We conducted a cross-sectional study of 727 women from the Nurses' Health Study I cohort, aged 43-69 y, apparently healthy at time of a blood draw in 1990. Dietary intake was assessed by a validated FFQ in 1986 and 1990.

C-reactive protein (CRP) levels were 29% lower among those in the highest quintile of total (n-3) fatty acids, compared with the lowest quintile; interleukin-6 (IL-6) levels were 23% lower, E-selectin levels 10% lower, soluble intracellular adhesion molecule (sICAM-1) levels 7% lower, and soluble vascular adhesion molecule (sVCAM-1) levels 8% lower.

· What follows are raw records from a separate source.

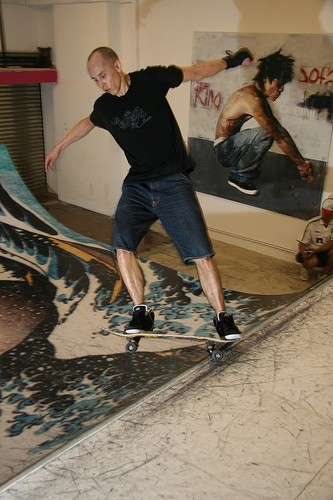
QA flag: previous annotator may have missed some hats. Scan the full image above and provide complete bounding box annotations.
[322,198,333,216]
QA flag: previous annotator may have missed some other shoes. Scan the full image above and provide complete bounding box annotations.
[228,176,257,195]
[300,267,310,280]
[317,273,327,282]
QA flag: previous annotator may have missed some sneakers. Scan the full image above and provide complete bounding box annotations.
[125,304,155,335]
[213,312,243,340]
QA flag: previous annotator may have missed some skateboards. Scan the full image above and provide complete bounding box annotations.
[98,328,243,364]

The intake of alpha-linolenic acid was inversely related to plasma concentrations of CRP (beta = -0.55, P = 0.02), Il-6 (beta = -0.36, P = 0.01), and E-selectin (beta = -0.24, P = 0.008) after controlling for age, BMI, physical activity, smoking status, alcohol consumption, and intake of linoleic acid (n-6) and saturated fat.

Long-chain (n-3) fatty acids (eicosapentaenoic and docosahexaenoic) were inversely related to sICAM-1 (beta = -0.11, P = 0.03) and sVCAM-1 (beta = -0.17, P = 0.003).

Total (n-3) fatty acids had an inverse relation with CRP (beta = -0.44, P = 0.007), IL-6 (beta = -0.26, P = 0.009), E-selectin (beta = -0.17, P = 0.004), sICAM-1 (beta = -0.07, P = 0.02), and sVCAM-1 (beta = -0.10, P = 0.004).

These associations were not modified by intake of vitamin E, dietary fiber, trans fatty acids, or by the use of postmenopausal hormone therapy.

In conclusion, this study suggests that dietary (n-3) fatty acids are associated with levels of these biomarkers reflecting lower levels of inflammation and endothelial activation, which might explain in part the effect of these fatty acids in preventing cardiovascular disease.